Assemblyman Edward Ra, R-Franklin Square, recently lauded the passage of New York's cyberbullying law. Gov. Andrew Cuomo signed the Dignity for All Students Act into law Monday.
According to the Daily News:
The bill requires schools to develop proper protocol to deal with complaints of email, texting or online harassment and designate an official to handle investigations.
Districts will also have to develop preemptive measures to prevent recurrences and create age-appropriate curriculum for students from kindergarten to 12th grade on “safe, responsible use of Internet and electronic communications” as well as “civility, citizenship and character education.”
The state Education Department plans to develop guidance on implementing the requirements by the time the law goes into effect on July 1, 2013, Newsday reported.
The Malverne, West Hempstead and Lynbrook School Districts have already taken steps to incorporate the Dignity for All Students Act into their own Codes of Ethics.
For instance, the West Hempstead Policy Book reads:
"The Board of Education of the West Hempstead Union Free School District is committed to providing an educational environment that promotes respect, dignity and equality. The Board recognizes that students’ ability to learn and to meet high academic standards and a school’s ability to educate its students are compromised by incidents of bullying or harassment ... Therefore, it is the policy of the District to prohibit bullying and harassment on District property, District transportation and at school-sponsored events and functions. Acts of bullying and/or harassment are prohibited, whether they are committed directly or indirectly, in person (face-to-face), or remotely by use of electronic technology, either on school property, at a school function, on a school or charter bus, or off school property where there is a sufficient nexus to the school environment."

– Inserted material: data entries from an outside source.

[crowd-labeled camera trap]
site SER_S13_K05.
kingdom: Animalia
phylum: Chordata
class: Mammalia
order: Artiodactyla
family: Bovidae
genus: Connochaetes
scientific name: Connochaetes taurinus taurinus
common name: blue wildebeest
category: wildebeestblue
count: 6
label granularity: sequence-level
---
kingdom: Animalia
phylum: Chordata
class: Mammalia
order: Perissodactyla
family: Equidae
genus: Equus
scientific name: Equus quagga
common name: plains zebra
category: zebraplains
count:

The policy defines bullying and harrassment as any act that creates a hostile environment, regardless of whether there is intent to harm. It says the harrassment can be "written, verbal, or physical conduct, intimidation or abuse, including such behavior conducted via electronic communication" through email, text messages, instant messages, voicemail, social networking sites, Web pages, video, blogs or Twitter.
The district is required to promptly investigate all complaints and take corrective action, under the policy. It outlines guidelines for reporting incidents of bullying and grants immunity from civil liabilities to anyone who does so, in good faith, or cooperates with investigations. Consequences for violating the policy include suspensions and loss of privileges consistent with West Hempstead's Student Code of Conduct and all rights under law. The policy also requires the district to train its staff and hold educational, anti-bullying programs for its students.

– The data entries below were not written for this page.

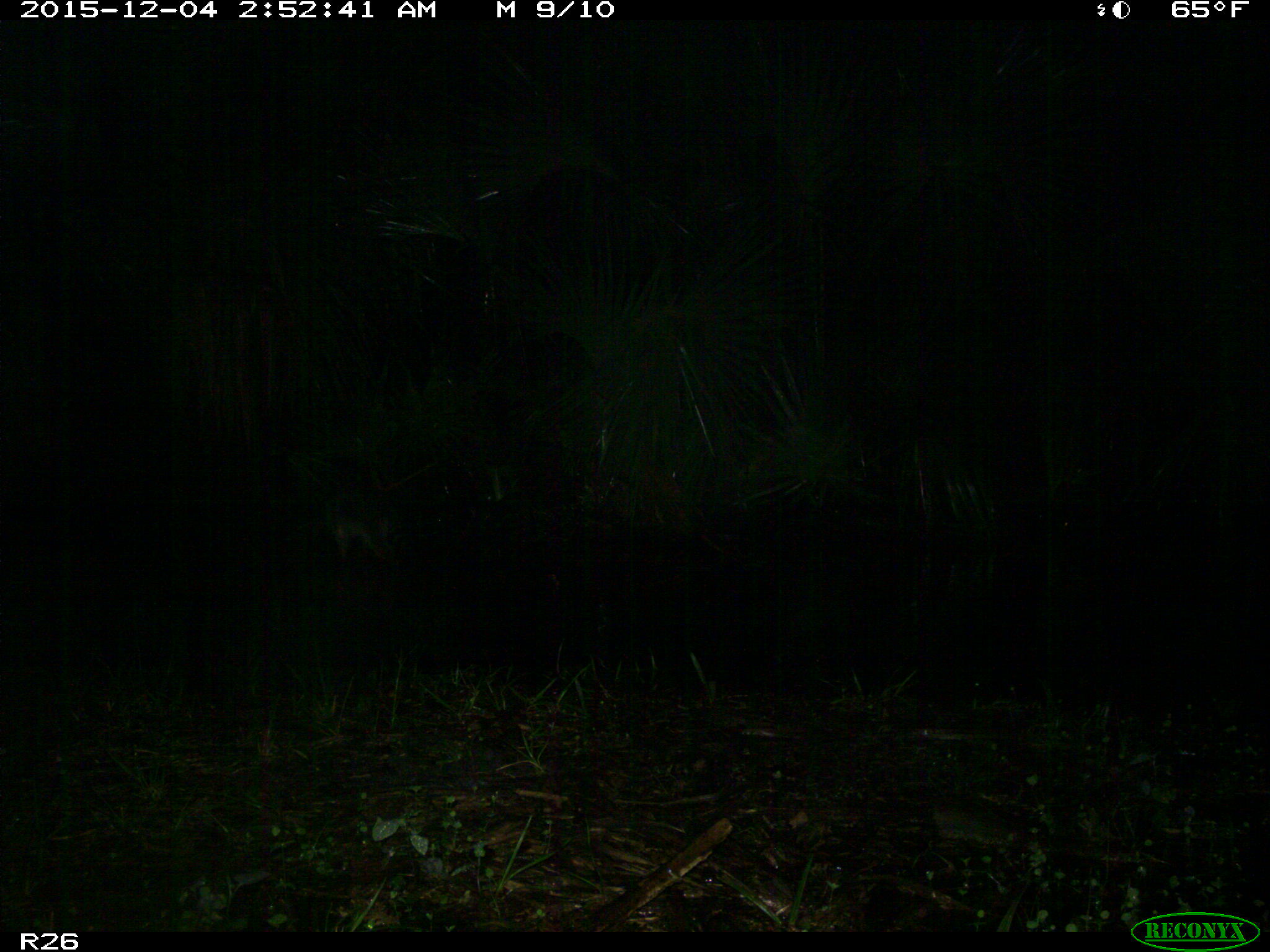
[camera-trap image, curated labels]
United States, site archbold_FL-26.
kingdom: Animalia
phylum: Chordata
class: Mammalia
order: Carnivora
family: Procyonidae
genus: Procyon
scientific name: Procyon lotor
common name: common raccoon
Procyon lotor (common raccoon).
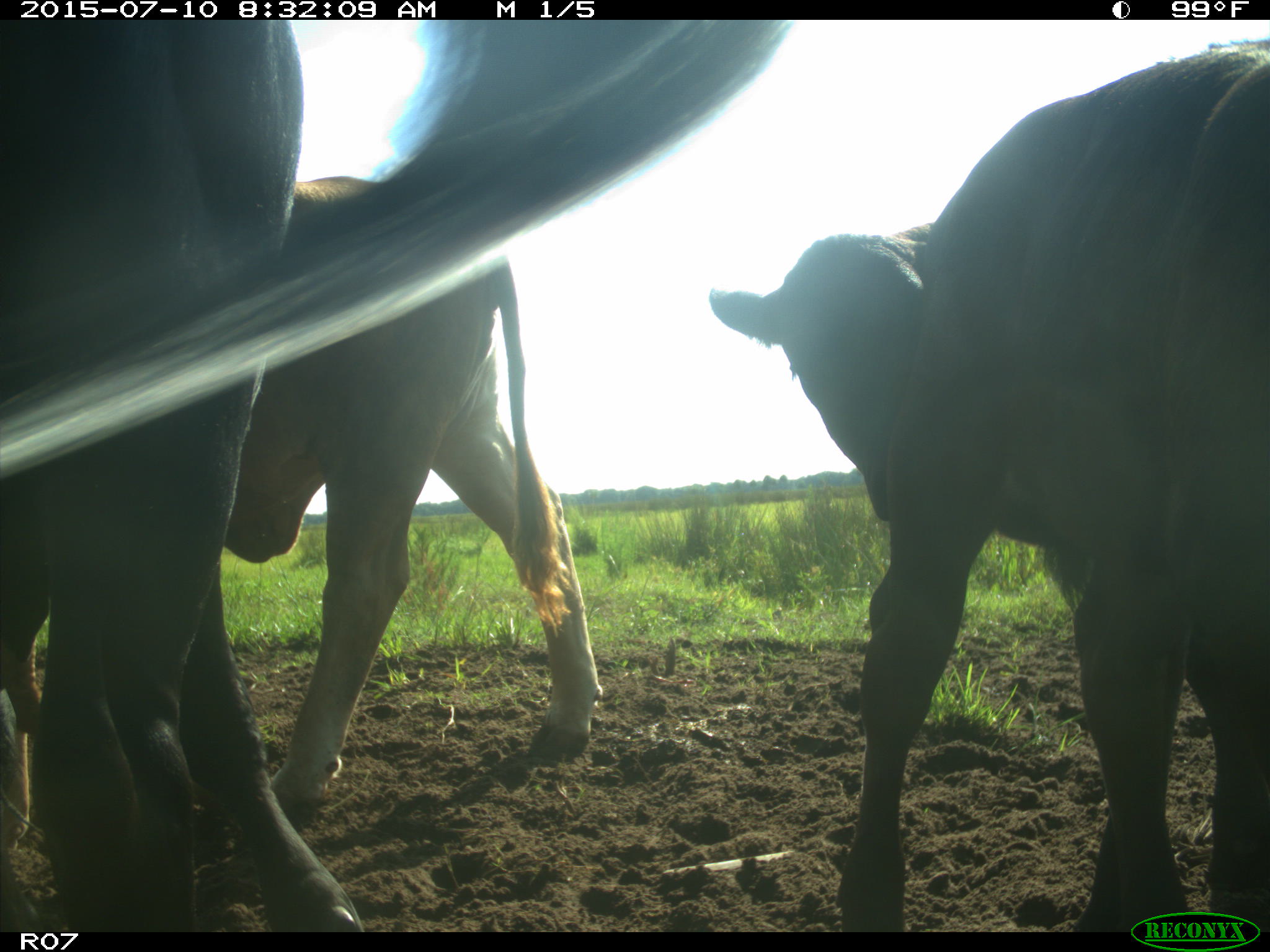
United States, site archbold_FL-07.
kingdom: Animalia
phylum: Chordata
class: Mammalia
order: Artiodactyla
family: Bovidae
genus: Bos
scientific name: Bos taurus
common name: domestic cow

To comply with the law, the three school districts have also appointed DASA coordinators for each of their school buildings.
In West Hempstead, the building principals -- Dan Rehman (High School), Marcia Murray (Middle School), Anthony Cali (Cornwell), Theresa Ganley (GW) and Michelle Notti (Chestnut) -- and Deputy Superintendent Richard Cunningham will take on this role.

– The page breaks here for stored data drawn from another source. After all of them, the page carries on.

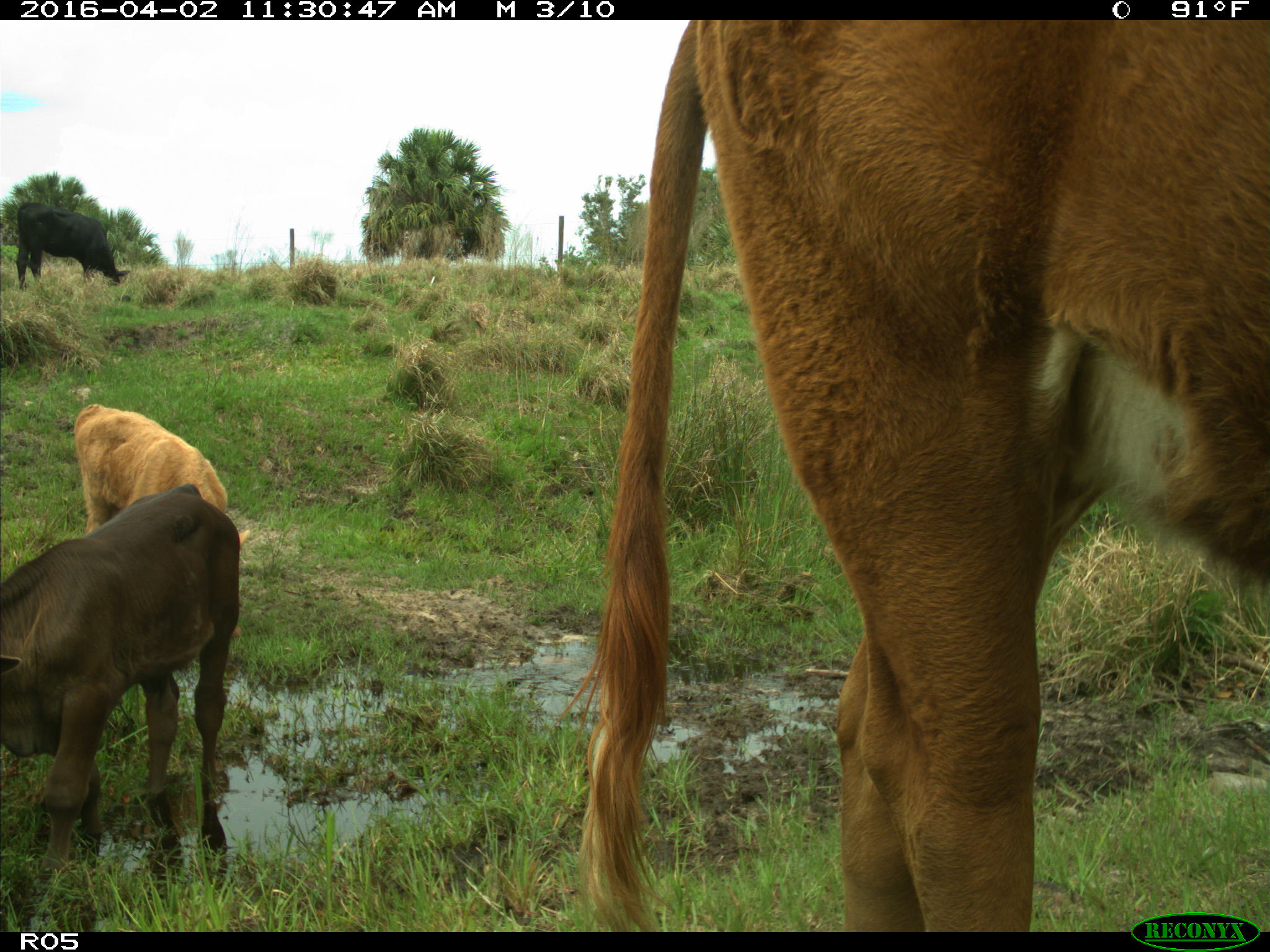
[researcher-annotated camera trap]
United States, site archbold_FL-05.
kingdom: Animalia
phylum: Chordata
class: Mammalia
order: Artiodactyla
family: Bovidae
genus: Bos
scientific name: Bos taurus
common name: domestic cow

Malverne gave this responsibility to Malverne High School Principal James Brown, Joe Aquino, Dan Dehlsen, Matt Rosen, Davison Avenue Principal Ed Tallon, Eileen Duffy Translavania, Janie Carter-Jorif and Maurice W. Downing Principal Marguerite McDaid.
Lynbrook also appointed two coordinators for each of its building. Joseph Rainis and Laura Mitchell are assigned to the high school, Sean Fallon and Amanda Tambe will be the coordinators for North Middle School, and Margaret Ronai and Brian Buckley for South. Marion Street's DASA coordinators are Theresa Macchia and Carol Woehr. Lucille McAssey and Carol Woehr have Waverly Park, Alison Puliatte and Sandra Gettenberg have West End, and Ellen Postman and Nicole DiMichele will serve as the coordinators for the Kindergarten Center.
The bill aims to prevent cyberbullying but it does not make it a crime.
"In our ever-changing world, young people today are more computer savvy and spend more time online than any previous generation," Ra said. "Unfortunately, this has led to a disturbing rise in cyber bullying and resulted in very tragic outcomes. This legislation ... will help us prevent the tragic consequence we have seen come about from cyberbullying."